Sir William Cornelius Van Horne built a large summer estate named “Covenhoven” on Minister’s Island just offshore from St. Andrew’s-by-the-sea, New Brunswick. The island is accessible by a road during the Bay of Fundy‘s low tide.
The Passamaquoddy (First Nation) people lived on this island: Qonasqamqi Monihkuk (try saying that fast three times), for thousands of years. In 1790, Samuel Andrews, an Anglican minister and Loyalist, built a home here, hence the name.
During the 1890’s Van Horne, who built the Canadian Pacific Railroad across Canada also designed this 10,000 square-foot (approximately 1,000 square-meters) cottage with the help of Montreal architect Edward Maxwell. The house has 50 rooms, 17 of which are bedrooms, 11 are bathrooms and there are 11 fireplaces.
I had the pleasure of seeing this house this summer and found some interesting features to share with you.
This is the dining room fireplace. Unfortunately little from the original house furniture and finishing have remained. They were either auctioned off or painted over.
In the kitchen are the large stove and icebox.
Even though Van Horne was a very wealthy man I thought it was interesting that he (or the architect) made use of storage facilities in the master bedroom
Like under the eaves.
As well as the upper part of the closets.

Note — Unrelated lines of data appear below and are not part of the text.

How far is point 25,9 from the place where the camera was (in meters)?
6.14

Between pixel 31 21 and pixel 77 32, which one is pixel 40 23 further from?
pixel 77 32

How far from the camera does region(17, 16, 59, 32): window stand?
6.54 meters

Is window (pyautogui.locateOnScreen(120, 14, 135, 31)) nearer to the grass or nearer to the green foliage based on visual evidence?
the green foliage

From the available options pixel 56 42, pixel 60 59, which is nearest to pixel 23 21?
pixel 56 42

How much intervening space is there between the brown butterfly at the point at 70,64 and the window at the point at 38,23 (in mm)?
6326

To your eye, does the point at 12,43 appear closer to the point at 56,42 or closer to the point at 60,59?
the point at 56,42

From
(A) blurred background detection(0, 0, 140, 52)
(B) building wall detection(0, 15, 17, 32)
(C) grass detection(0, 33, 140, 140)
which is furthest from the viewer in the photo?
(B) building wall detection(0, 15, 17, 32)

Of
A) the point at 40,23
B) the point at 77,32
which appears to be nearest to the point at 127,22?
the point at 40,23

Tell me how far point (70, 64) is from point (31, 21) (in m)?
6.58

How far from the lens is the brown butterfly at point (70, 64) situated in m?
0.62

I love the glass on this chandelier. Our tour guide said that Van Horne’s wife spent a lot of time alone in this room since her husband needed very little sleep.
Next we went downstairs to the billiards room.
How fabulous that the lower level was lit up by the glass stair risers.
Here you see the upper and lower lighting in one fixture. And to the right of the photo there is the head of a gigantic buffalo.
And here is a closer shot above the fireplace.
A beautifully crafted billiards scorekeeper.
Across the hall is a restored room where Van Horne did his painting. Just imagine what this place must have looked like in its hey day.
He also had creative solutions for power and heating.
Exterior and interior photos for a windmill.
Van Horne also kept thoroughbred horses and a herd of Dutch belted cattle on the island, and he had heated greenhouses built to ensure a supply of the best fruits and vegetables year round.
On spectacular land and surroundings, the Van Horne summer estate is open to visitors in the summer. Currently managed by Van Horne Estate on Ministers Island Inc.VHEMI It is launching a campaign to restore this National Historic Site.